Risk score may help predict occurrence of critical illness in hospitalised patients with COVID-19
By Denise Baez
NEW YORK -- May 13, 2020 -- A clinical risk score can help clinicians identify patients with coronavirus disease 2019 (COVID-19) who may subsequently develop critical illness at the time of hospital admission, according to a study published in JAMA Internal Medicine.
The tool, dubbed COVID-GRAM, uses 10 variables that are generally readily available at hospital admission to predict critical illness.
“Early identification of patients with COVID-19 who may develop critical illness is of great importance and may aid in delivering proper treatment and optimising use of resources,” wrote Wenhua Liang, MD, The First Affiliated Hospital of Guangzhou Medical University, Guangzhou, China, and colleagues. “If the patient’s estimated risk for critical illness is low, the clinician may choose to monitor, whereas high-risk estimates might support aggressive treatment or admission to the intensive care unit (ICU).”
For the development cohort, the researchers used data from the 1,590 patients with COVID-19 who were hospitalised (575 hospitals) between February 20, 2020, and March 17, 2020. A total of 72 variables measured at hospital admission were entered into the selection process. To validate the risk score, the researchers used data from 710 patients with COVID-19 from hospitals that were not included in the development cohort.
The accuracy of the risk score was assessed using the area under the receiver-operator characteristic curve (AUC). Accuracy was also compared with CURB-6 models, which have been used in classification of the severity of community-acquired pneumonia. The severity of COVID-19 was based on the American Thoracic Society guidelines for community-acquired pneumonia.
At hospital admission, 24 (1.5%) of the patients were considered to be severe and the rest (98.5%) were considered to be mild. A total of 131 (8.2%) patients eventually developed critical illness. The overall mortality was 3.2%.
Overall, the mean (SD) age of patients in the cohort was 48.9 (15.7) years, 57.3% were male, and 25.1% had at least 1 coexisting condition, the most common being hypertension (16.9%) and diabetes (8.2%).
After LASSO regression, 19 variables remained significant predictors of critical illness, and after logistic regression, 10 variables that were independently statistically significant predictors of critical illness were included in risk score. These variables included chest radiography (CXR) abnormality (odds ratio [OR] = 3.39; 95% confidence interval [CI], 2.14-5.38; P < 0.001), age (OR = 1.03; 95% CI, 1.01-1.05; P = 0.002), haemoptysis (OR = 4.53; 95% CI, 1.36-15.15; P = 0.01), dyspnoea (OR = 1.88; 95% CI, 1.18-3.01; P = 0.01), unconsciousness (OR = 4.71; 95% CI, 1.39-15.98; P = 0.01), number of comorbidities (OR = 1.60; 95% CI, 1.27-2.00; P < 0.001), cancer history (OR = 4.07; 95% CI, 1.23-13.43; P = 0.02), neutrophil-to-lymphocyte ratio (OR = 1.06; 95% CI, 1.02-1.10; P = 0.003), lactate dehydrogenase (OR = 1.002; 95% CI, 1.001-1.004; P < 0.001), and direct bilirubin (OR = 1.15; 95% CI, 1.06-1.24; P = 0.001).
The mean AUC based on data from the development cohort was 0.88 (95% CI, 0.85-0.91) and the mean AUC in the validation cohort was 0.88 (95% CI, 0.84-0.93). The predictive value of COVID-GRAM was higher than the CURB-6 model, which had an AUC of 0.75 for correct prediction of development of critical illness (P < 0.001).

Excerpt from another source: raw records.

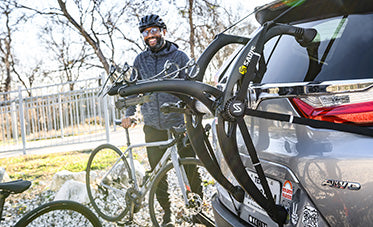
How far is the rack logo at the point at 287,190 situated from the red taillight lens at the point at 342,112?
0.34m

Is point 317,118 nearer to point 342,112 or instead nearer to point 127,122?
point 342,112

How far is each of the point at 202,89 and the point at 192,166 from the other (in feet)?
5.19

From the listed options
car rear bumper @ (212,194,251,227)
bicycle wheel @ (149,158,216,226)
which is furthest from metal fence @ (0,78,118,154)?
car rear bumper @ (212,194,251,227)

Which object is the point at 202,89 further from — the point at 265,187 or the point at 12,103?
the point at 12,103

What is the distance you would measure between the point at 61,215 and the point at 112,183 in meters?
1.51

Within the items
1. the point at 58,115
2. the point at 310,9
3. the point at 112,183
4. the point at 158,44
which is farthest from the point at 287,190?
the point at 58,115

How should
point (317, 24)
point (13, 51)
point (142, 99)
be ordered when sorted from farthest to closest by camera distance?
point (13, 51), point (142, 99), point (317, 24)

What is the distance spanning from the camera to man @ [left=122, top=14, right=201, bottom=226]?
339 centimetres

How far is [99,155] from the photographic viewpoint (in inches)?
175

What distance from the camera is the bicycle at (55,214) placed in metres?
2.16

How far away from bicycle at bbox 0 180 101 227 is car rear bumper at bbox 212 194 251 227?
0.90 m

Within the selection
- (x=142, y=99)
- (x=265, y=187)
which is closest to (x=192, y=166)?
(x=142, y=99)

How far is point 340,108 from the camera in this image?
141cm

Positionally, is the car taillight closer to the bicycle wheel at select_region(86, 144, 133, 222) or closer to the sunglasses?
the sunglasses
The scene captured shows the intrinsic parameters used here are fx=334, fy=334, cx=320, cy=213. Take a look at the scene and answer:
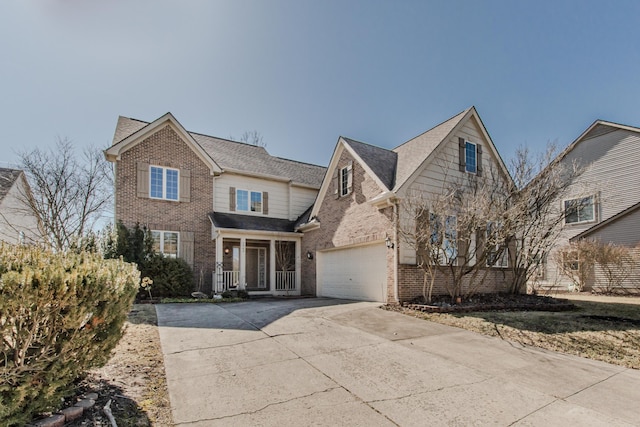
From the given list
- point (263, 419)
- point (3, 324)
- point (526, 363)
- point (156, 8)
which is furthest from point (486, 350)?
point (156, 8)

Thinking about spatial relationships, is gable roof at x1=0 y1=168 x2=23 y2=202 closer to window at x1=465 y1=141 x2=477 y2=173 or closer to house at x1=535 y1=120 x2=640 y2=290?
window at x1=465 y1=141 x2=477 y2=173

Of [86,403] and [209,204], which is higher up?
[209,204]

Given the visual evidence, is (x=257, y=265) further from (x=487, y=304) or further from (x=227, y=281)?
(x=487, y=304)

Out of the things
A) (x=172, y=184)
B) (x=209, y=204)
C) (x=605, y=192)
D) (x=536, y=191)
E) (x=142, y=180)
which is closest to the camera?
(x=536, y=191)

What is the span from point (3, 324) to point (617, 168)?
25592 millimetres

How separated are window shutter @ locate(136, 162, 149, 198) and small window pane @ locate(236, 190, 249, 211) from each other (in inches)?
164

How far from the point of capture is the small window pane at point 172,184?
1492cm

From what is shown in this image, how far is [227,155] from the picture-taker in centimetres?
1791

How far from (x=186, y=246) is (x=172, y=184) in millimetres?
2885

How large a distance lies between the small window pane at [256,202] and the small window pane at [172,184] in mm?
3736

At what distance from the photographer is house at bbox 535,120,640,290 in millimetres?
17250

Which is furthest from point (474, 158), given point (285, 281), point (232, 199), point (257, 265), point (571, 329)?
point (257, 265)

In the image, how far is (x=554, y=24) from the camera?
11016mm

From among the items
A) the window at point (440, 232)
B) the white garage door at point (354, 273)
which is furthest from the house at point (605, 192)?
the white garage door at point (354, 273)
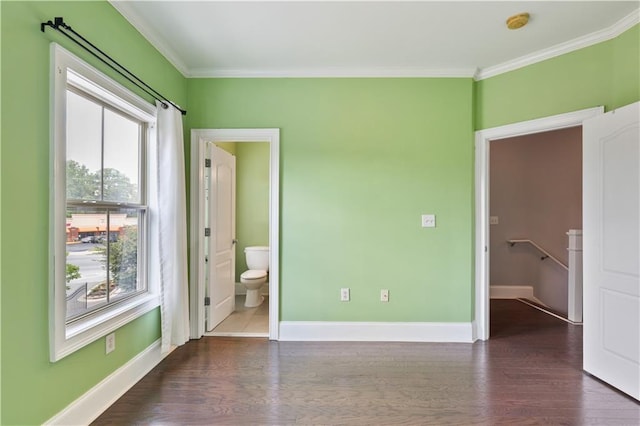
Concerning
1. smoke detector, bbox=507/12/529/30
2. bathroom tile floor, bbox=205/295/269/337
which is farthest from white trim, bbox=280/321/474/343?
smoke detector, bbox=507/12/529/30

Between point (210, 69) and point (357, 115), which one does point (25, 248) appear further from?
point (357, 115)

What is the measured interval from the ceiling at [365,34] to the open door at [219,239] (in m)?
0.97

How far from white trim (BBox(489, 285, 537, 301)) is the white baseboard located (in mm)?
4457

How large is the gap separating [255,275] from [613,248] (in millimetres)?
3425

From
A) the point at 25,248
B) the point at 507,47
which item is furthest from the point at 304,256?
the point at 507,47

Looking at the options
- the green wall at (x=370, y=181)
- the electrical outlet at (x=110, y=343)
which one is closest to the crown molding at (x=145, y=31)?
the green wall at (x=370, y=181)

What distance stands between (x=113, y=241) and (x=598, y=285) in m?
3.61

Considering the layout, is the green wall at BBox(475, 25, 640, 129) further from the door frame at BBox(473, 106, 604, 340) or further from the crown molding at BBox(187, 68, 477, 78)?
the crown molding at BBox(187, 68, 477, 78)

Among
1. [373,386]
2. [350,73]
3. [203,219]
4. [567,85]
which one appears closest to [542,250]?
[567,85]

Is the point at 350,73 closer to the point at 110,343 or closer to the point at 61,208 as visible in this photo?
the point at 61,208

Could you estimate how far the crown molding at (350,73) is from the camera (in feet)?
9.39

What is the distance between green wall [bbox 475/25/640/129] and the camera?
86.3 inches

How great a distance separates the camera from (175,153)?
2465 mm

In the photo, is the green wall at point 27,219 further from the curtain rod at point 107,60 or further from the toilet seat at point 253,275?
the toilet seat at point 253,275
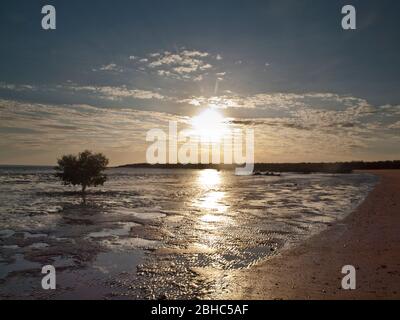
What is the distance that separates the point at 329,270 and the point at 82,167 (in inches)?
1298

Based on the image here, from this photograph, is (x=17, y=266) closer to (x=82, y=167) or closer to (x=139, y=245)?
(x=139, y=245)

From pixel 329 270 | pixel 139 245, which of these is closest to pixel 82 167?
pixel 139 245

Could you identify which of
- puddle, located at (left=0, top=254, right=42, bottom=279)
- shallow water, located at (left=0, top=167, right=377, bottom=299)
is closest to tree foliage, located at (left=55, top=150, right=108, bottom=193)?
shallow water, located at (left=0, top=167, right=377, bottom=299)

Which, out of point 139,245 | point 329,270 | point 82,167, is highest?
point 82,167

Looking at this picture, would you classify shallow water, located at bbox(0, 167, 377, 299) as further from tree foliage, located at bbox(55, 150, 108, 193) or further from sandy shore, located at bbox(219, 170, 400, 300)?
tree foliage, located at bbox(55, 150, 108, 193)

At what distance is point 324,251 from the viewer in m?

“We deliberately did not categorise risk into low-, moderate-, and high-risk groups, as we believe that clinicians are better informed by calculating the risk estimate for each individual patient and making decisions based on local or regional conditions,” the authors wrote. “For example, in areas with good access to clinical and supportive care, patient outcomes might be optimised by deciding to provide more aggressive care to moderate risk patients. In contrast, in areas with high case volume and/or limited resources, the decision might be to provide less aggressive care to moderate-risk patients to maximise availability of ICU beds and ventilators.”
Potential limitations of the study include a modest sample size for constructing the risk score and a relatively small sample for validation. The data for score development and validation are entirely from China, which could potentially limit the generalizability of the risk score in other areas of the world. Additional validation studies of the COVID-GRAM from areas outside China should be completed.
The score has been translated into an online risk calculator that is freely available to the public.